**** Kutipan Sumber ****

CNews ,Pelalawan, Riau – Dugaan pencemaran lingkungan kembali menyeruak dari aktivitas Pabrik Minyak Kelapa Sawit (PMKS) PT Sri Indrapura Sawit Lestari (SISL) yang beroperasi di Desa Kerinci Kiri, Kecamatan Kerinci Kanan, Kabupaten Siak. Limbah cair perusahaan itu diduga kuat kembali mencemari aliran Sungai Kiyap Jaya, Kecamatan Seikijang, Kabupaten Pelalawan, pada Senin (25/8).
Dugaan pencemaran tersebut disaksikan langsung warga. Damil (42), penduduk Desa Kiyap Jaya, mengaku melihat aliran limbah dari pabrik melewati parit milik PT Kinabalu Perkasa sebelum bermuara ke sungai.
“Air sungai berubah warna menjadi hitam pekat bercampur minyak. Ikan-ikan mati semua, habitat sungai hancur total. Kami masyarakat sangat dirugikan. Pemerintah jangan tinggal diam,” tegasnya.

**** Bagian Data ****

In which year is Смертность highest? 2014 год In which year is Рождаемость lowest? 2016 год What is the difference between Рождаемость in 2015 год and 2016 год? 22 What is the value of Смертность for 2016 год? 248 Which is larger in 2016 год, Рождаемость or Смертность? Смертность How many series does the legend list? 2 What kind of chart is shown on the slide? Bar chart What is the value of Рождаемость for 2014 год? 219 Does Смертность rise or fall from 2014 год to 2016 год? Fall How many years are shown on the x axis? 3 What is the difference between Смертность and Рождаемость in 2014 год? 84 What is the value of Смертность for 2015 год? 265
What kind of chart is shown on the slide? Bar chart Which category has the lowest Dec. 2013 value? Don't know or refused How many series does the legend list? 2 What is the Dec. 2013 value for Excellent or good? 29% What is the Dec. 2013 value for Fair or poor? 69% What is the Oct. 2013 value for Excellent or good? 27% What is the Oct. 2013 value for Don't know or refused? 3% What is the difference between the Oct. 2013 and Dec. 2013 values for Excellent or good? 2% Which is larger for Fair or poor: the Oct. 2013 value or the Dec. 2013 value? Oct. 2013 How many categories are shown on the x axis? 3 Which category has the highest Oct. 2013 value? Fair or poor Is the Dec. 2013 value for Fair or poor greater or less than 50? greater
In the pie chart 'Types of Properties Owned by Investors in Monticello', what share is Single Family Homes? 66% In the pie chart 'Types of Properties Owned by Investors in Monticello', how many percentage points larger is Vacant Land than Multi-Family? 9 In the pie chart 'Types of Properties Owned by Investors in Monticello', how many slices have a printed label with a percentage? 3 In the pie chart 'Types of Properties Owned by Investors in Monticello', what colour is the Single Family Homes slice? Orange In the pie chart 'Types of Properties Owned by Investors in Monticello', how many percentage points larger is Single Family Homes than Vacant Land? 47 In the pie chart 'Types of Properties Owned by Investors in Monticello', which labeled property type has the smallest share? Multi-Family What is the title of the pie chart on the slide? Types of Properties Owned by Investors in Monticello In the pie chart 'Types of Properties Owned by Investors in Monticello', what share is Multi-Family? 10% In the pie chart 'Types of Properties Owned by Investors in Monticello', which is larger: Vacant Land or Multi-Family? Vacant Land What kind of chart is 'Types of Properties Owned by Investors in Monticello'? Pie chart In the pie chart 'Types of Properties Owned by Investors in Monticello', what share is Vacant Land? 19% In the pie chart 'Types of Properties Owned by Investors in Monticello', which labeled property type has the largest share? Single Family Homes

****

(Tugas yang Dikerjakan)
Lanjutkan berita tentang dugaan pencemaran Sungai Kiyap Jaya oleh limbah pabrik kelapa sawit, mulai setelah kalimat terakhirnya. Data di atas diambil dari sumber yang berbeda.

(Jawaban yang Diharapkan)
Hal senada diungkapkan Sumarni (53), seorang ibu rumah tangga yang tinggal tak jauh dari aliran sungai. Ia menyebut pencemaran semacam ini bukan hal baru.
“Sejak pabrik itu berdiri, pencemaran berulang kali terjadi. Tahun 2021 malah paling parah. Kalau hanya diberi peringatan atau denda, mereka tidak jera. Kami minta izin operasi PT SISL dicabut karena kerusakan lingkungan sudah kebangetan,” ujarnya dengan nada geram.
Temuan Lapangan
Hasil penelusuran tim media menemukan bekas pembuangan limbah berupa serbuk hitam pekat di jalur aplikasi yang jelas mengindikasikan aktivitas pembuangan ke sungai. Tak lama kemudian, saluran pembuangan itu ditutup kembali oleh pihak perusahaan, diduga untuk menghilangkan jejak.
Kondisi ini memperkuat dugaan adanya pola pelanggaran berulang yang tidak hanya merusak ekosistem sungai, tetapi juga mengancam kesehatan dan sumber penghidupan warga.
Perusahaan Bungkam
Hingga berita ini dipublikasikan, manajemen PT SISL belum memberikan keterangan resmi. Erikson, selaku Manajer PMKS, maupun Dani, Humas perusahaan, tidak merespons upaya konfirmasi tim redaksi.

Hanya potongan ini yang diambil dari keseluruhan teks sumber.